In granting a price concession to certain distributors, American Motors acted entirely in secret and apparently without giving any detailed analysis to the matter of cost justification. Because of the secret nature of the concession, regular dealers were obviously foreclosed from electing whether they should take advantage of the price concession or obtain the additional services.3 When American Motors was ultimately called upon to cost justify its secret price concession it lumped together all of the regular dealers on a zone-by-zone basis and merely figured the average cost of supplying them with the six additional categories of services.
It would seem an understatement to say that the six categories of additional services are rather nebulous in nature. With regard to a number of the categories, it seems apparent that the cost of providing the same, when expressed in terms of a percentage of sales, would vary greatly in relation to volume of sales and method of doing business. In presenting its case American Motors offered no evidence to negate this position and, as previously noted, in no manner attempted to affirmatively demonstrate that the cost of providing the services would be reasonably uniform as to the individual members within the regular dealer group.
On the evidence submitted I do not think it reasonable to infer from the nature of the six additional services and the surrounding circumstances that the cost of providing such services was reasonably uniform as to the individual regular dealers. Accordingly, I am of the opinion that American Motors has failed to cost, justify the price concession granted its merchandising distributors, and that the judgment of the Commission should be affirmed.
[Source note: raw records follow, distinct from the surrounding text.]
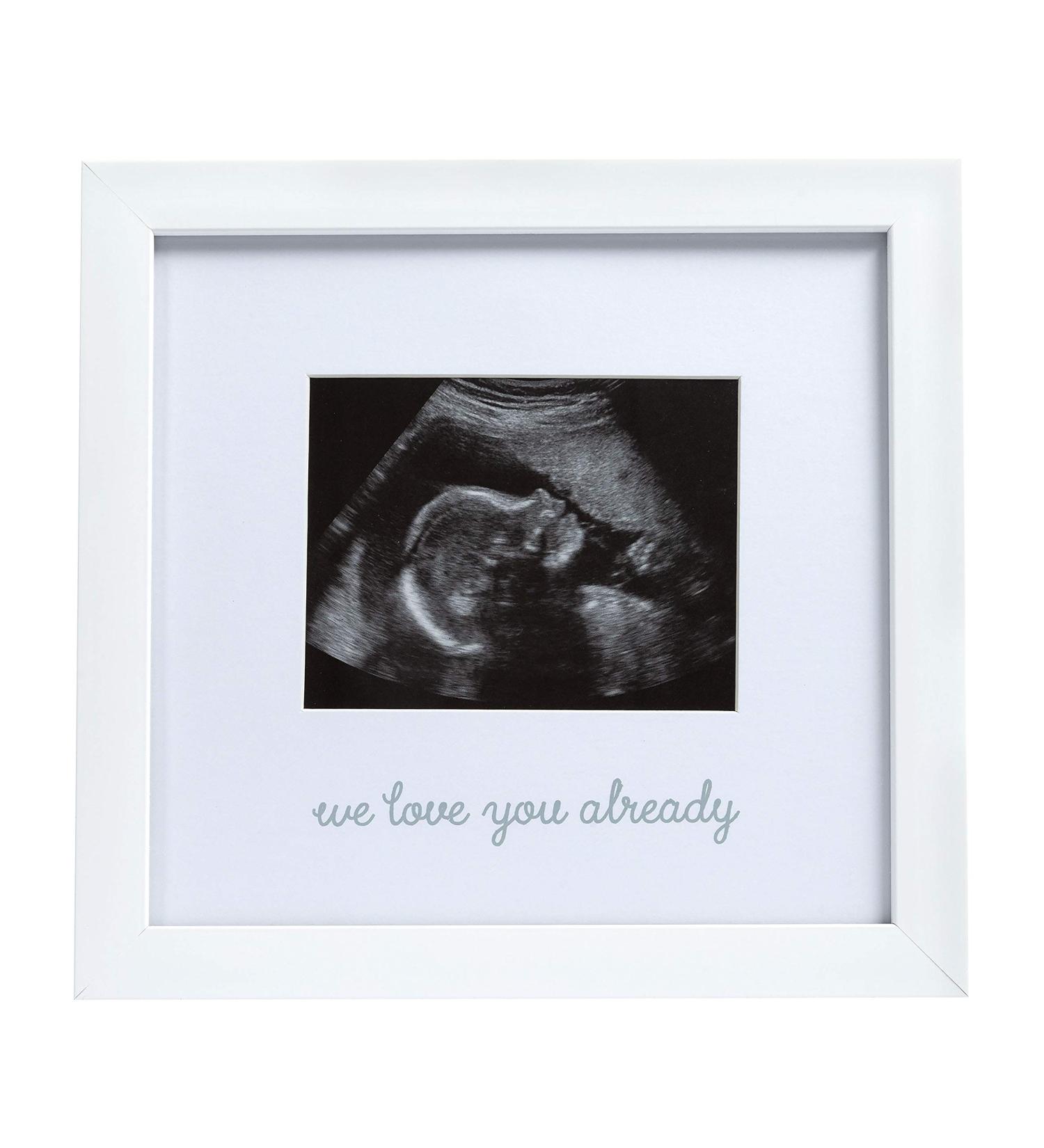 Little Pear Gender-Neutral Sonogram Frame for Pregnancy Announcement and Mother's Day - White Nursery Decor Keepsake - Buy Online on GoSupps.com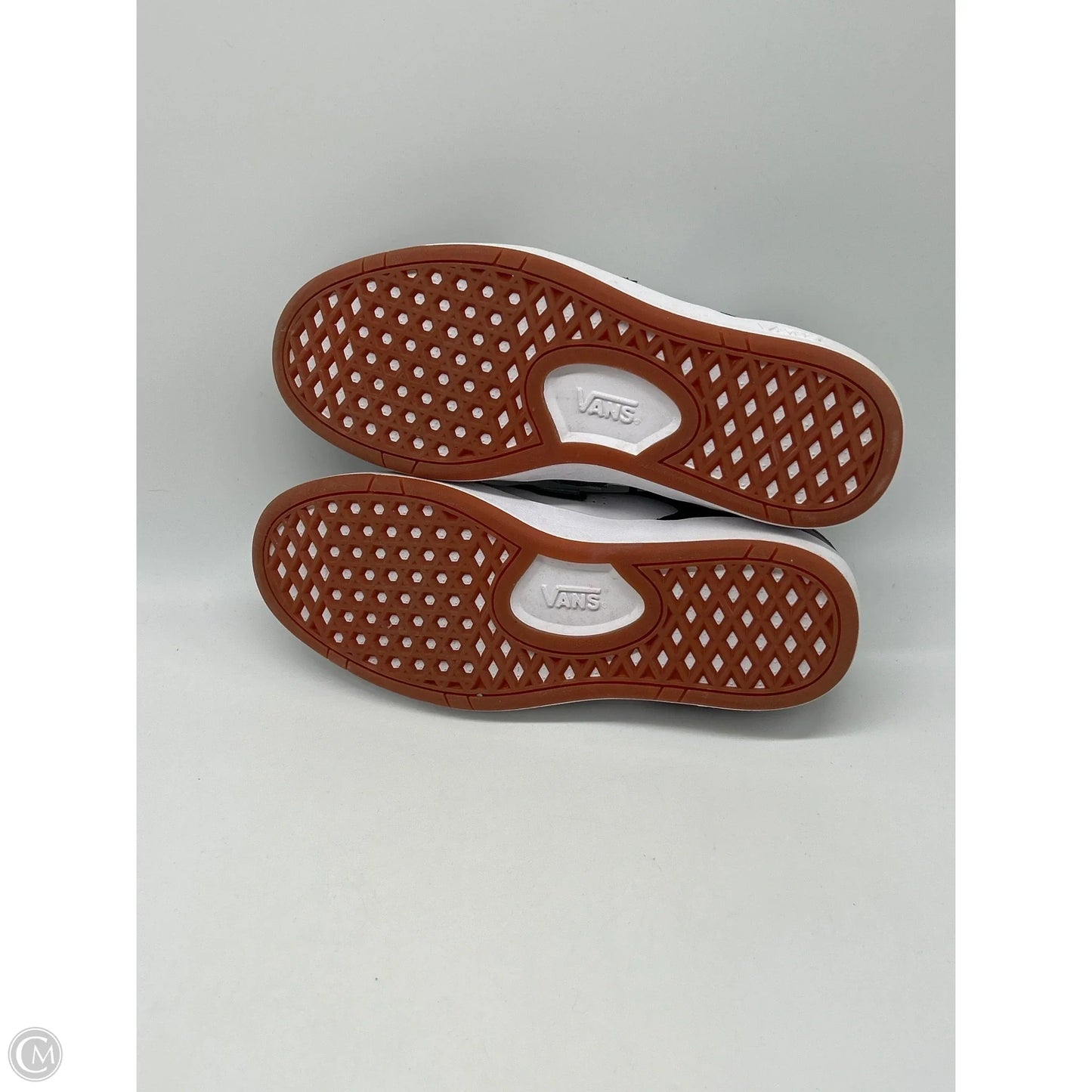 Shoes Sneakers By Vans In Black & White, Size: 9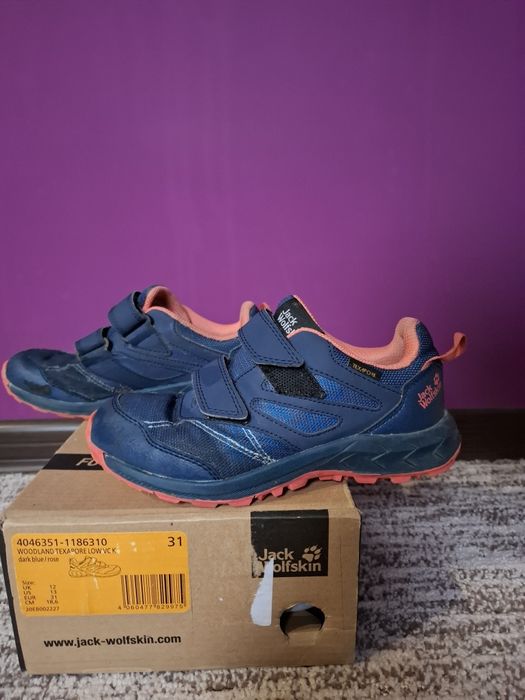 Дитячі непромокаючі черевики jack wolfskin 31 розмір
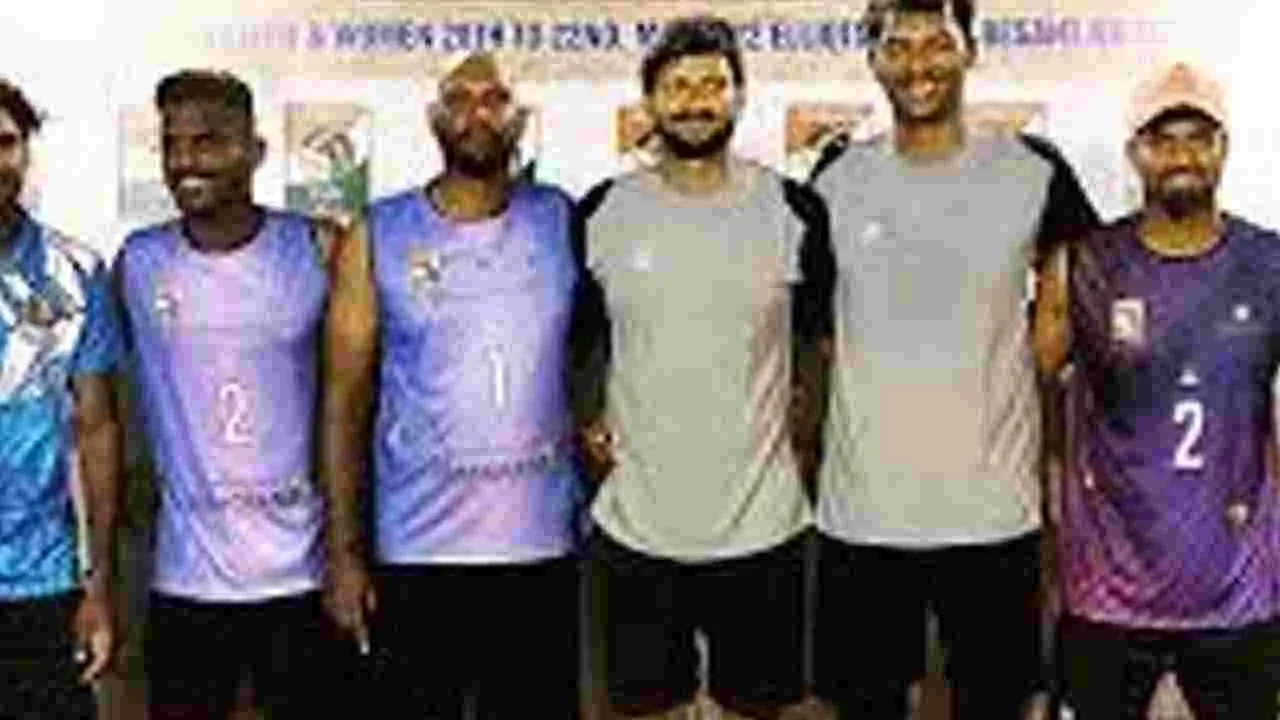 బీచ్ వాలీబాల్లో ఆంధ్రకు స్వర్ణం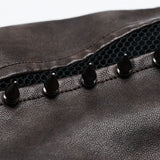 Rowena Cropped Jacket (Brown) - PunkRave
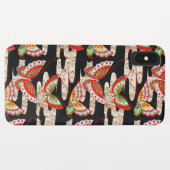 Coques Case-Mate iPhone ANCIENS BULLETINS JAPONAIS Rouge Noir Blanc (Dos (Horizontal))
. See footnote 7 of majority opinion.

. The majority’s concern that the view taken by the Commission would require a cost analysis as to each and every dealer appears to me to be unwarranted.

. A similar situation prevailed in the Borden case. With regard to the same, the Supreme Court stated in Footnote 13:
“Another suspect feature is that classifications based on services received by independents were apparently frozen— making it impossible for them to obtain larger discounts by electing not to receive the cost-determinative services— with no justifiable business reason offered in support of the practice.” (370 U.S. 460, 471, 82 S.Ct. 1309, 1315.)